The same happens with a int64_t value, but modulo 64.

Note that there isn’t, in any case, a binary digit rotation or rollover.

    i32 = 1;
    i32 = i32 >> 2;          // gives 0

Exactly the same behavior happens in case of left shift.

Sign extension

To respect the arithmetic meaning of a right shift, that is division by 2, the right shift operator when applied to signed integer with the most significant bit set (negative values) the bit sign is extended.

    i8 = -4;                // 11111100 (binary)
    i8 = i8 >> 1;           // gives -2 = 11111110 (binary)

Without sign extension the result would be arithmetically wrong.

Addition

Addition or subtraction of two n-bit integers may require n+1 bits of precision.

(2^n - 1) + (2^n - 1) = 2^(n+1) - 2 = 2⋅(2^n - 1)

Worst case example (binary)

1111 + 1111 = [1]1110
               ^carry

Precondition test

Given two signed integers i1 and i2, signed addition will wrap if and only if the following expression is true.

    ((i1 > 0) && (i2 > 0) && (i1 > (INT_MAX - i2))) ||
    ((i1 < 0) && (i2 < 0) && (i1 < (INT_MIN - i2)))
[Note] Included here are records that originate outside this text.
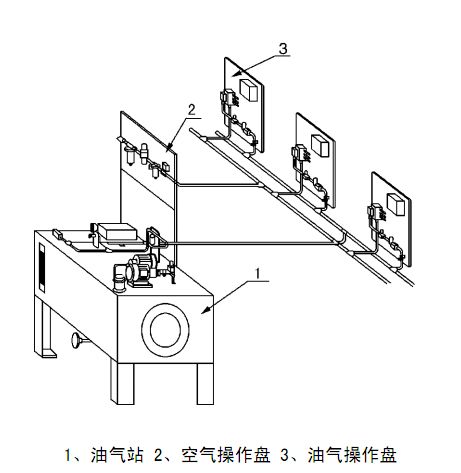 3

2

1

1、油气站 2、空气操作盘 3、油气操作盘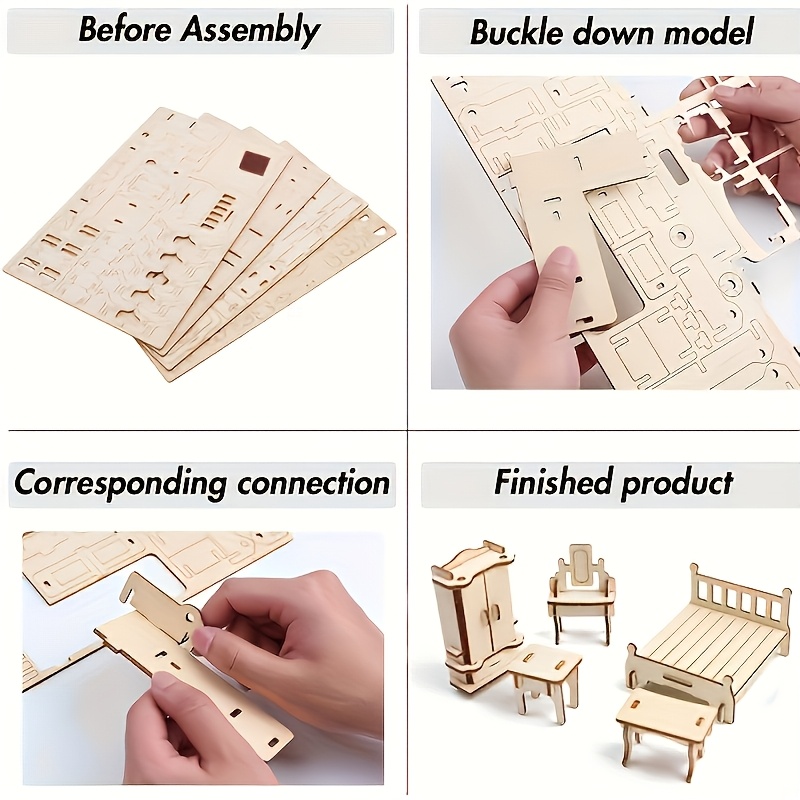 Before Assembly

Buckle down model

Corresponding connection

Finished product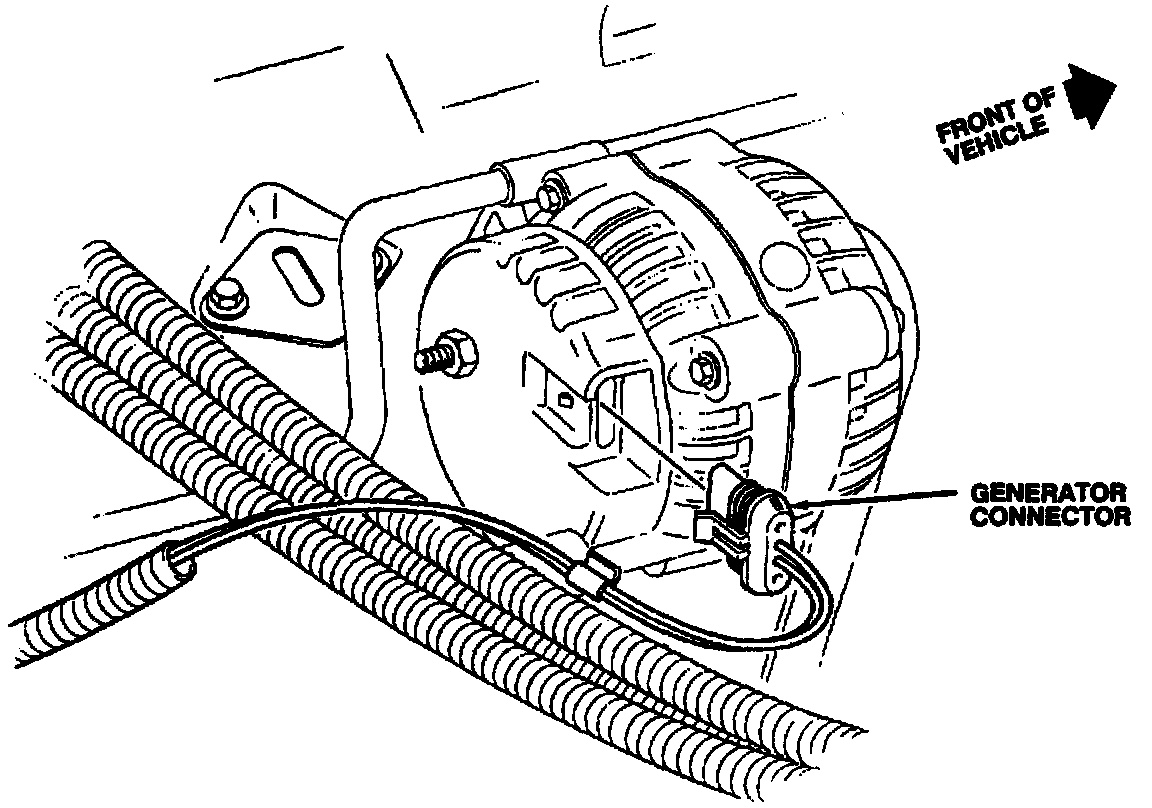 FRONT OF VEHICLE

GENERATOR CONNECTOR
The above can be simplified in

    ((i2 > 0) && (i1 > (INT_MAX - i2))) || // i1 > 0 is implicit
    ((i2 < 0) && (i1 < (INT_MIN - i2)))    // i1 < 0 is implicit

Unsigned test

This test can be done to detect overflows on addition of two unsigned integers

    (u1 + u2) < u1

Multiplication

Multiplication of two n-bit integers may require 2n bit of precision.

(2^n - 1) ⋅ (2^n - 1) = 2^(2n) - 2^(n+1) + 1 = 2^(n+1) ⋅ (2^(n-1) - 1) + 1

1111 ⋅ 1111 = [1110]0001
                  ^carry

Precondition text

Given two signed integers one trivial test that can detect an overflow is (assuming i2 != 0)

    x = i1 * i2;
    if (i2 != 0 && x / i2 != i1) { overflow }

Separate hi/lo word

Given two 64-bit integers i1 and i2, in the worst case the result requires 128 bit. Such a huge width are not defined by standard C language. To detect overflow we can split the 64-bit integer in two 32-bit parts.

    #define LO(x) ((x) >> 32)
    #define HI(x) ((x) & ((1 << 32) - 1))

    uint64_t x, s0, s1, s2, s3;
    uint64_t h, l;

    x = LO(i1) * LO(i2);
    s0 = LO(x);
    x = HI(i1) * LO(i2) + HI(x); 
    s1 = LO(x);
    s2 = HI(x);

    x = s1 + LO(i1) * HI(i2);
    s1 = LO(x);

    x = s2 + HI(i1) * HI(i2) + HI(x);
    s2 = LO(x);
    s3 = HI(x);

    l = (s1 << 32) | s0; // optionally truncated result
    h = (s3 << 32) | s2; // carry

Generic detection

CPU flag test

Most processor contain hardware support for detecting overflow. It is not possible to inspect processor flags in a portable ANSI C code.

Width extension post-condition

If an integer datatype with wider bit-width than the values being operated on is available, overflow can be trivially detected by converting i1 and i2 into the wider type before performing the operation and assign the result to a wider type temporary variable.

For addition the wider type must have at least n+1 bits. For multiplication, it must have at least 2n bits.